Nothing to do but wait. She couldn’t leave, she couldn’t call her attorney. Oh Christ.
So they waited, curiously silent, as if talking would get them in trouble. Maybe it would, anything they said could be taped and then edited, made to say anything the blue and whites wanted said. But the blue and whites could make up anything they wanted, nobody would say anything. So the fact that they were being made to wait meant that the blue and whites didn’t want to just throw her in a cell, didn’t it?
At least she was wearing comfortable clothes. Imagine if they decided to keep her overnight and she’d been wearing a suit. Imagine if she had still been working at the bank.
The body in the im didn’t look like that much had happened to it, there wasn’t so much damage, but Anna Eminike was dead. It occurred to her that Anna Eminike had been shot from the front, so she knew she was going to die. What was that like, to die? To know you are going to die in this mean place and that no one cares and that is that? But anyplace anyone dies is finally a mean place and death matters most to the person dying, right?
She didn’t want to die, but at least if she died it would be over. And everybody died, and in a hundred years, no one would know what awful things had happened. Did anyone care that in what was now eastern Europe they turned the Moslem invaders by, among other things, impaling thousands of captured men on poles, standing the spears in rows like armies? It didn’t really matter to anyone but the two of them that Domingo was brave enough to be here.
* * *
“Ms. Ling,” said the blue and white, a different one this time, “will you come with me?”
“Where are we going?” she asked. It was after ten. Domingo stood up cautiously, and she felt stiff in the knees and hips.
“Just Ms. Ling,” said the blue and white.
Domingo looked at her, not volunteering this time, hoping that she wouldn’t make him go with her. She wanted him to stay, didn’t want to be alone. “Go on home,” she said, moved by what impulse she couldn’t say. After she said it she realized that if he left he could call someone, do something. It made her feel a little better.

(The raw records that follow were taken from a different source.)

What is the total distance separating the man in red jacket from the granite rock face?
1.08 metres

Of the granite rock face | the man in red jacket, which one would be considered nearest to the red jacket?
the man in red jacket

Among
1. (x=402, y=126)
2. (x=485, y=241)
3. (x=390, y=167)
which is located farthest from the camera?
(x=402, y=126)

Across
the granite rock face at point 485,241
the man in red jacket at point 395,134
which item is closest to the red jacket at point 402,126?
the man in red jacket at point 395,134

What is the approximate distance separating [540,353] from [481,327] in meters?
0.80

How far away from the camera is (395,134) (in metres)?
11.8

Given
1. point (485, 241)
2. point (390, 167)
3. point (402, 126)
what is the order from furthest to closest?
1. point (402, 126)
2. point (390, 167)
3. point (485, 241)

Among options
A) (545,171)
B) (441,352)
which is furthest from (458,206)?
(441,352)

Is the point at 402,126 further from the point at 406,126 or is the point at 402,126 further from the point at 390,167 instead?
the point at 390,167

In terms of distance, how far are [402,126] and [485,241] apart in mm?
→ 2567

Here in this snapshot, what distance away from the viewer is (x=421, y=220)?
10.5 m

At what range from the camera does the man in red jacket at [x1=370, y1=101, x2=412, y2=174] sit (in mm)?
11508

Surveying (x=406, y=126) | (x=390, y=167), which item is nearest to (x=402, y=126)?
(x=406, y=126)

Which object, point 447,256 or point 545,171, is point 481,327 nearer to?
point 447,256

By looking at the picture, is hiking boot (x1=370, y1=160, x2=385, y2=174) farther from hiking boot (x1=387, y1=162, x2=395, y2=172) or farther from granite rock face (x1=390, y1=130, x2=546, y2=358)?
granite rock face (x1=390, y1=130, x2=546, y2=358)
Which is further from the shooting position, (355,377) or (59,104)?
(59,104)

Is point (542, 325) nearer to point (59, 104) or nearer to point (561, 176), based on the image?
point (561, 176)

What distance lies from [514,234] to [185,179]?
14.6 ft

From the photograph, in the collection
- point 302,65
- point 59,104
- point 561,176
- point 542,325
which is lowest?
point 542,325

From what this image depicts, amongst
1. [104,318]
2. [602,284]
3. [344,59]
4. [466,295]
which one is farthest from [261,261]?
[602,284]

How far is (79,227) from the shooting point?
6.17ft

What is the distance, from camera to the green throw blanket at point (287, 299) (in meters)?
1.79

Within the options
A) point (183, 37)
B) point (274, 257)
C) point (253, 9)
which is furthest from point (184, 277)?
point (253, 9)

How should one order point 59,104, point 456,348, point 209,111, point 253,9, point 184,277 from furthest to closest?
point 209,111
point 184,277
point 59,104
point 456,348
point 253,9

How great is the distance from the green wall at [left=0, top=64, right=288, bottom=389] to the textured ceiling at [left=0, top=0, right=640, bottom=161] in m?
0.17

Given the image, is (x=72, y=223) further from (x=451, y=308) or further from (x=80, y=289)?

The blue and white didn’t seem to care if Domingo went home or not.
At the door Domingo looked back over his shoulder, as if he wasn’t certain of the propriety of what he was doing, but he went. The blue and white jerked his head for her to follow and they went into the hall after Domingo. Domingo glanced over his shoulder again, his fine silhouette floating ahead of her. I won’t forget, she thought, I won’t forget that people can be like this, that people can walk into the police station with you even when they are afraid.
The blue and white took her left, she saw Domingo stutter step when he realized that they were no longer following, and she leaned back watching for as long as she could until the corridor cut off her view. She could hear Domingo’s shoes, hesitant, and then she thought a little faster but she was too far to hear the squeak, and this corridor was meaner than the one they had come in, the walls yellowed as if by body oils, stained from hip to shoulder height as if people had rubbed along it as they walked. They went through a door with wire in a tiny window and the moment the blue and white opened it she could hear voices, crashing and echoing off of concrete floors and block walls. Creole and Spanish. There was the strong smell of vomit and beer and her stomach lurched. The left side of the room was holding pens full of people in street clothes, mostly men but two of them with women in them: patient women, in divers’ vests with goosebumps on their arms—prostitutes coming off of their pyroxin—or women just dressed like anyone on the street. One with a cut down the side of her head, and her hair matted back away from her face as if lacquered with hairgel instead of blood.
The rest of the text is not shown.